### Doel
Noem alle artikelen van de Wet milieubeheer die in het documentfragment hieronder worden aangehaald, met de precisering die erbij staat.

### Documentfragment
2.4.    Gebleken is dat naar aanleiding van de door appellanten tegen het ontwerpbesluit van 12 februari 2004 gerichte inhoudelijke bedenkingen de aanvankelijke aanvraag op verzoek van verweerder is gewijzigd. Onder die omstandigheden is de Afdeling van oordeel dat verweerder de bedenkingen van appellanten niet buiten behandeling mocht laten omdat de bedenkingen tegen het nieuwe ontwerp niet afzonderlijk zijn gemotiveerd. De Afdeling is dan ook van oordeel dat het beroep van appellanten voldoet aan de eis uit artikel 20.6, tweede lid, aanhef en onder a, van de Wet milieubeheer en dus ontvankelijk is. Omdat verweerder in het besluit en het verweerschrift echter uitvoerig is ingegaan op de inhoud van de eerder ingebrachte bedenkingen en beroepsgronden, staat deze handelwijze van verweerder niet in de weg aan een inhoudelijke beoordeling van dat besluit.
2.5.    Appellanten betogen dat verweerder het advies van de brandweer Gelderland-Zuid van 7 september 2004 ten onrechte niet bij het bestreden besluit heeft betrokken.
2.5.1.    De Afdeling stelt vast dat dit advies dateert van na het nemen van het bestreden besluit en ziet op een aanvraag die betrekking heeft op een vuurwerkopslag op een heel andere plek, zodat verweerder dit advies bij het besluit kon noch hoefde te betrekken.
2.6.    Wat de stelling van appellanten betreft dat de opslag en verkoop van vuurwerk op de onderhavige plaats niet is toegestaan en hun betoog dat zij meer verzekeringspremie zullen moeten gaan betalen als gevolg van de aanwezigheid van een vuurwerkinrichting op een aangrenzend perceel,  overweegt de Afdeling dat dit geen belangen zijn die ingevolge de artikelen 8.10 en 8.11 van de Wet milieubeheer een rol kunnen spelen bij de beoordeling van een milieuvergunning. Verweerder heeft er dan ook terecht geen betekenis aan toegekend.
2.7.    Appellanten vrezen voor hun veiligheid als gevolg van de opslag van vuurwerk, met name omdat [een van de appellanten] op zijn naast de inrichting gelegen bedrijf bij slijpwerkzaamheden buiten vonken kan veroorzaken. In dat verband hebben zij er verder op gewezen dat de erfafscheiding tussen de inrichting en het bedrijf van [appellant] onvoldoende bescherming biedt tegen vandalisme en brand en bovendien afwijkt van de afspraken die [appellant] met de vergunninghouder heeft gemaakt over een betonnen erfafscheiding. Ook keren zij zich er tegen dat gedurende het hele jaar vuurwerk opgeslagen kan worden. Ten slotte betogen zij in dit verband dat in de aanvraag de tekening van de sprinklerinstallatie onvolledig is en dat het programma van eisen niet gelijktijdig met de overige stukken ter inzage is gelegd.

### Aangeleverde gegevens
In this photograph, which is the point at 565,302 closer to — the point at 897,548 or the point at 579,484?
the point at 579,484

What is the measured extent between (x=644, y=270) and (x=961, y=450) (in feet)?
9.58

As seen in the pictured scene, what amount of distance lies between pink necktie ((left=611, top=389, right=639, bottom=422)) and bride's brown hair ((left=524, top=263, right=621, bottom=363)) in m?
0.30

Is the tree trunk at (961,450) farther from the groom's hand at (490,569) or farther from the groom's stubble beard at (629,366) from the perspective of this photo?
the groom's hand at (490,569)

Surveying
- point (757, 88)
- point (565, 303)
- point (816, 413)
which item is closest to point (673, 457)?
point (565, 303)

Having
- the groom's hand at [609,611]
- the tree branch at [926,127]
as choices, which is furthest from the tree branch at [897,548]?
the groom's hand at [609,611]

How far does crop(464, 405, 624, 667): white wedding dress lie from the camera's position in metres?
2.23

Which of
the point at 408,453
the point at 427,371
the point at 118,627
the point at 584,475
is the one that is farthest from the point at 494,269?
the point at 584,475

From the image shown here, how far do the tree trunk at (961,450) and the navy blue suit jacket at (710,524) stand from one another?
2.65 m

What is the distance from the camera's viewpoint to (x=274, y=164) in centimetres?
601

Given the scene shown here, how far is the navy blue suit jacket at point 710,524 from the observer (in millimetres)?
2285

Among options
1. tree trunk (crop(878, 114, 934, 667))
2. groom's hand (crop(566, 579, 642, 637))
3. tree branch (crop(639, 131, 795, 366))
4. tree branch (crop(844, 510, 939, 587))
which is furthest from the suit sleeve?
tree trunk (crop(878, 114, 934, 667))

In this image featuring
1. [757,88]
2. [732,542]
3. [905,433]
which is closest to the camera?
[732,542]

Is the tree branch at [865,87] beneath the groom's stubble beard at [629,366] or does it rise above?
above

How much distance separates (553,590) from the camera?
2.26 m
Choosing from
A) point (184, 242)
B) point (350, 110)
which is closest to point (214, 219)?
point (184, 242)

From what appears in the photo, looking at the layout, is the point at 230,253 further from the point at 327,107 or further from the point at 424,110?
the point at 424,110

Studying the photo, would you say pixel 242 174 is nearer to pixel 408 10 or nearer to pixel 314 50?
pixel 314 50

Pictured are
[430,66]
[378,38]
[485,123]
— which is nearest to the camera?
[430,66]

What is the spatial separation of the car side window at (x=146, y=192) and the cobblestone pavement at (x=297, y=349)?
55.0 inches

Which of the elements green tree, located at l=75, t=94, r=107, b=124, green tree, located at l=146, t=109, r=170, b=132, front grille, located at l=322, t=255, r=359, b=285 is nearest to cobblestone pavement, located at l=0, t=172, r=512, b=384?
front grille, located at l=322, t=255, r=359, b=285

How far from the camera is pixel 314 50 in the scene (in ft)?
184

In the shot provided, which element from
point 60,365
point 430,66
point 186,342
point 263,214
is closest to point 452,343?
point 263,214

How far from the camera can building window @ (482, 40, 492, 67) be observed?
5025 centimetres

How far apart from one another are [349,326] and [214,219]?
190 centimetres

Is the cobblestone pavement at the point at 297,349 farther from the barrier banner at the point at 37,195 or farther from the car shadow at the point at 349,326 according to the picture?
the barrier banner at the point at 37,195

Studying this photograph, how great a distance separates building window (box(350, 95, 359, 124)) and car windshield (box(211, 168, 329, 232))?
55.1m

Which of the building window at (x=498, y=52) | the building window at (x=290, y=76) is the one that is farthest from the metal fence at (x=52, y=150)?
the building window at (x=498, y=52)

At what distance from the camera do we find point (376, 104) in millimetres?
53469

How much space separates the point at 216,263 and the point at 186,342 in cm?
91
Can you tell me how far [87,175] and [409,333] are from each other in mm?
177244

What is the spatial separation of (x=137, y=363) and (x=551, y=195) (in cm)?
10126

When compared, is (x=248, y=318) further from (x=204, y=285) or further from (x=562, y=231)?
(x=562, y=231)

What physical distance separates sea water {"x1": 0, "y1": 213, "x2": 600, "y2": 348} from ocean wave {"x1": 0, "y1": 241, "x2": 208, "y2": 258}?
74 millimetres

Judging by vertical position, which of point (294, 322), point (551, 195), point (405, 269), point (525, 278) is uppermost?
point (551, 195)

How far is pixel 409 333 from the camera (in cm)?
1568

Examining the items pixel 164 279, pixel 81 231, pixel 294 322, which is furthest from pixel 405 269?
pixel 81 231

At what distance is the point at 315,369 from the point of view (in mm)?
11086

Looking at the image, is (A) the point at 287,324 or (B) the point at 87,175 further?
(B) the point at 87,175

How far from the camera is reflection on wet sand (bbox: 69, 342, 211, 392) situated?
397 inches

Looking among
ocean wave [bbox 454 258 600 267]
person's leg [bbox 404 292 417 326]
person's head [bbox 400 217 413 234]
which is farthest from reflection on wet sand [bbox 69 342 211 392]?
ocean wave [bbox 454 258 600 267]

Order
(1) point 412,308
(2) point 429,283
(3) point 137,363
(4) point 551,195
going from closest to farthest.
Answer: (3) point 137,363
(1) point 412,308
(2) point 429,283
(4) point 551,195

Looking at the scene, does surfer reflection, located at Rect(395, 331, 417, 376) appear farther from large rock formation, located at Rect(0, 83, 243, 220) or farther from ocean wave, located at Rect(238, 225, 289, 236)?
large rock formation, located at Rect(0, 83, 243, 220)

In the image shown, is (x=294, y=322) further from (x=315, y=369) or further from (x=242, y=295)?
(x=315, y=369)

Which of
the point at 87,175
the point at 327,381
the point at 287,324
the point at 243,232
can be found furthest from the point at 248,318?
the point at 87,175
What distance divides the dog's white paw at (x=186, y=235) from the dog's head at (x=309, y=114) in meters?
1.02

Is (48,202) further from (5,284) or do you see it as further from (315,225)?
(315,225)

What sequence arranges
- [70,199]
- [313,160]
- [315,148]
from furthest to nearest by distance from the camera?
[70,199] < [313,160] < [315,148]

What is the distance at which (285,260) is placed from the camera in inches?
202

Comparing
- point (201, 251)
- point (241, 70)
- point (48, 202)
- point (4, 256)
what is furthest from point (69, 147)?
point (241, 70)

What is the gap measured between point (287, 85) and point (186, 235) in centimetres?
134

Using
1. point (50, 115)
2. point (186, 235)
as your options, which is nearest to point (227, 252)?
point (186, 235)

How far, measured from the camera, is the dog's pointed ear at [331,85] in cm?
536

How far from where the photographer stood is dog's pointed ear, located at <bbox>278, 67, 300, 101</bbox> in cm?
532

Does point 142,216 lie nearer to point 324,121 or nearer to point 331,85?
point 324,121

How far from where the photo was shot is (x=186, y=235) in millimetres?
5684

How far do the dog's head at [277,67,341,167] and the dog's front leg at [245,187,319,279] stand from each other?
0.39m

### Schriftelijke uitwerking
- artikel 20.6, tweede lid, aanhef en onder a
- artikel 8.10
- artikel 8.11